Among the dead was the wife of an Italian businessman killed with a machete. She was found by her husband after he spent all night hiding behind a tree outside the cafe while the gunmen were inside, said Agnese Barolo, a friend who lives in Dhaka and spoke to him.

Nine Italians were killed in the attack, the country’s foreign minister said, and authorities were trying to confirm the fate of another person missing.

Seven Japanese citizens were unaccounted for, while one Indian, a 19-year-old female student, was killed in the assault, India’s foreign minister said on Twitter.

The killing of foreigners will likely shatter the confidence of the expatriate community in Bangladesh, many of whom work for multinationals in the country’s $26 billion garment industry that accounts for around 15 per cent of the economy. Bangladesh is the world’s second largest apparel exporter after China.

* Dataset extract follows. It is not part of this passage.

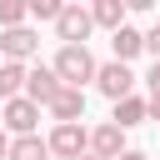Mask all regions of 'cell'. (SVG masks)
Here are the masks:
<instances>
[{"label": "cell", "mask_w": 160, "mask_h": 160, "mask_svg": "<svg viewBox=\"0 0 160 160\" xmlns=\"http://www.w3.org/2000/svg\"><path fill=\"white\" fill-rule=\"evenodd\" d=\"M55 80L60 85H70V90H85L90 80H95V55L85 50V45H60V55H55Z\"/></svg>", "instance_id": "1"}, {"label": "cell", "mask_w": 160, "mask_h": 160, "mask_svg": "<svg viewBox=\"0 0 160 160\" xmlns=\"http://www.w3.org/2000/svg\"><path fill=\"white\" fill-rule=\"evenodd\" d=\"M95 90L115 105V100L135 95V70H130V65H120V60H105V65H95Z\"/></svg>", "instance_id": "2"}, {"label": "cell", "mask_w": 160, "mask_h": 160, "mask_svg": "<svg viewBox=\"0 0 160 160\" xmlns=\"http://www.w3.org/2000/svg\"><path fill=\"white\" fill-rule=\"evenodd\" d=\"M35 125H40V105H30L25 95H15V100H5V105H0V130H5L10 140L35 135Z\"/></svg>", "instance_id": "3"}, {"label": "cell", "mask_w": 160, "mask_h": 160, "mask_svg": "<svg viewBox=\"0 0 160 160\" xmlns=\"http://www.w3.org/2000/svg\"><path fill=\"white\" fill-rule=\"evenodd\" d=\"M45 150H50L55 160H80V155L90 150V130H85V125H55V130L45 135Z\"/></svg>", "instance_id": "4"}, {"label": "cell", "mask_w": 160, "mask_h": 160, "mask_svg": "<svg viewBox=\"0 0 160 160\" xmlns=\"http://www.w3.org/2000/svg\"><path fill=\"white\" fill-rule=\"evenodd\" d=\"M35 55H40V30H30V25L0 30V60H10V65H25V60H35Z\"/></svg>", "instance_id": "5"}, {"label": "cell", "mask_w": 160, "mask_h": 160, "mask_svg": "<svg viewBox=\"0 0 160 160\" xmlns=\"http://www.w3.org/2000/svg\"><path fill=\"white\" fill-rule=\"evenodd\" d=\"M90 5H60V15H55V35H60V45H85L90 40Z\"/></svg>", "instance_id": "6"}, {"label": "cell", "mask_w": 160, "mask_h": 160, "mask_svg": "<svg viewBox=\"0 0 160 160\" xmlns=\"http://www.w3.org/2000/svg\"><path fill=\"white\" fill-rule=\"evenodd\" d=\"M45 110H50V120H55V125H80V120H85V90L60 85V90H55V100H50Z\"/></svg>", "instance_id": "7"}, {"label": "cell", "mask_w": 160, "mask_h": 160, "mask_svg": "<svg viewBox=\"0 0 160 160\" xmlns=\"http://www.w3.org/2000/svg\"><path fill=\"white\" fill-rule=\"evenodd\" d=\"M55 90H60V80H55V70H50V65L25 70V90H20V95H25L30 105H40V110H45V105L55 100Z\"/></svg>", "instance_id": "8"}, {"label": "cell", "mask_w": 160, "mask_h": 160, "mask_svg": "<svg viewBox=\"0 0 160 160\" xmlns=\"http://www.w3.org/2000/svg\"><path fill=\"white\" fill-rule=\"evenodd\" d=\"M125 150H130V145H125V130H115L110 120L90 130V155H95V160H115V155H125Z\"/></svg>", "instance_id": "9"}, {"label": "cell", "mask_w": 160, "mask_h": 160, "mask_svg": "<svg viewBox=\"0 0 160 160\" xmlns=\"http://www.w3.org/2000/svg\"><path fill=\"white\" fill-rule=\"evenodd\" d=\"M125 15H130L125 0H95V5H90V25H100V30H110V35L125 25Z\"/></svg>", "instance_id": "10"}, {"label": "cell", "mask_w": 160, "mask_h": 160, "mask_svg": "<svg viewBox=\"0 0 160 160\" xmlns=\"http://www.w3.org/2000/svg\"><path fill=\"white\" fill-rule=\"evenodd\" d=\"M110 50H115V60H120V65H130V60H135V55L145 50V45H140V30H135V25L125 20V25H120V30L110 35Z\"/></svg>", "instance_id": "11"}, {"label": "cell", "mask_w": 160, "mask_h": 160, "mask_svg": "<svg viewBox=\"0 0 160 160\" xmlns=\"http://www.w3.org/2000/svg\"><path fill=\"white\" fill-rule=\"evenodd\" d=\"M140 120H145V100H140V95L115 100V110H110V125H115V130H135Z\"/></svg>", "instance_id": "12"}, {"label": "cell", "mask_w": 160, "mask_h": 160, "mask_svg": "<svg viewBox=\"0 0 160 160\" xmlns=\"http://www.w3.org/2000/svg\"><path fill=\"white\" fill-rule=\"evenodd\" d=\"M5 160H50V150H45V140H40V130H35V135L10 140V155H5Z\"/></svg>", "instance_id": "13"}, {"label": "cell", "mask_w": 160, "mask_h": 160, "mask_svg": "<svg viewBox=\"0 0 160 160\" xmlns=\"http://www.w3.org/2000/svg\"><path fill=\"white\" fill-rule=\"evenodd\" d=\"M20 90H25V65L0 60V105H5V100H15Z\"/></svg>", "instance_id": "14"}, {"label": "cell", "mask_w": 160, "mask_h": 160, "mask_svg": "<svg viewBox=\"0 0 160 160\" xmlns=\"http://www.w3.org/2000/svg\"><path fill=\"white\" fill-rule=\"evenodd\" d=\"M55 15H60V0H25V20H50L55 25Z\"/></svg>", "instance_id": "15"}, {"label": "cell", "mask_w": 160, "mask_h": 160, "mask_svg": "<svg viewBox=\"0 0 160 160\" xmlns=\"http://www.w3.org/2000/svg\"><path fill=\"white\" fill-rule=\"evenodd\" d=\"M25 25V0H0V30Z\"/></svg>", "instance_id": "16"}, {"label": "cell", "mask_w": 160, "mask_h": 160, "mask_svg": "<svg viewBox=\"0 0 160 160\" xmlns=\"http://www.w3.org/2000/svg\"><path fill=\"white\" fill-rule=\"evenodd\" d=\"M140 45H145V50H150V55L160 60V20H155L150 30H140Z\"/></svg>", "instance_id": "17"}, {"label": "cell", "mask_w": 160, "mask_h": 160, "mask_svg": "<svg viewBox=\"0 0 160 160\" xmlns=\"http://www.w3.org/2000/svg\"><path fill=\"white\" fill-rule=\"evenodd\" d=\"M145 85H150V95H160V60H155V65L145 70Z\"/></svg>", "instance_id": "18"}, {"label": "cell", "mask_w": 160, "mask_h": 160, "mask_svg": "<svg viewBox=\"0 0 160 160\" xmlns=\"http://www.w3.org/2000/svg\"><path fill=\"white\" fill-rule=\"evenodd\" d=\"M145 120H160V95H150V100H145Z\"/></svg>", "instance_id": "19"}, {"label": "cell", "mask_w": 160, "mask_h": 160, "mask_svg": "<svg viewBox=\"0 0 160 160\" xmlns=\"http://www.w3.org/2000/svg\"><path fill=\"white\" fill-rule=\"evenodd\" d=\"M115 160H150L145 150H125V155H115Z\"/></svg>", "instance_id": "20"}, {"label": "cell", "mask_w": 160, "mask_h": 160, "mask_svg": "<svg viewBox=\"0 0 160 160\" xmlns=\"http://www.w3.org/2000/svg\"><path fill=\"white\" fill-rule=\"evenodd\" d=\"M5 155H10V135L0 130V160H5Z\"/></svg>", "instance_id": "21"}, {"label": "cell", "mask_w": 160, "mask_h": 160, "mask_svg": "<svg viewBox=\"0 0 160 160\" xmlns=\"http://www.w3.org/2000/svg\"><path fill=\"white\" fill-rule=\"evenodd\" d=\"M80 160H95V155H90V150H85V155H80Z\"/></svg>", "instance_id": "22"}]
</instances>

18 injured in Mecca stampede

Eighteen pilgrims have been injured in a stampede near Islam’s holiest site, Saudi media reported on Saturday, as the kingdom continues to review safety after a deadly crush during last year’s hajj.

The incident happened on Friday night near the Grand Mosque in Mecca, the Al-Riyadh newspaper said, as Muslims gathered in large numbers to mark the Night of Destiny, one of the high points of the holy month of Ramadan.

All the injured were treated at the scene and none required admission to hospital, the newspaper quoted a health official as saying.

Every year, hundreds of thousands of pilgrims flock to Mecca to carry out the lesser umra pilgrimage during Ramadan — especially during its last 10 days.

They include the Night of Destiny, when the Angel Gabriel is believed to have given the Prophet Mohammed the verses of the Quran.

The incident comes as Saudi authorities continue to unveil new safety measures for this year’s hajj in September.

A crush at last year’s hajj killed more than 2,000 pilgrims in the worst disaster to ever strike the annual ritual.

According to figures from foreign officials, at least 2,297 pilgrims died. Saudi Arabia issued a death toll of 769.

Newspapers reported on Friday that, among new security measures, hajj pilgrims this year will have to wear an electronic safety bracelet to store their personal information, including address and medical records.

The hajj and umra pilgrimages bring millions of Muslims to the holy places in Saudi Arabia every year.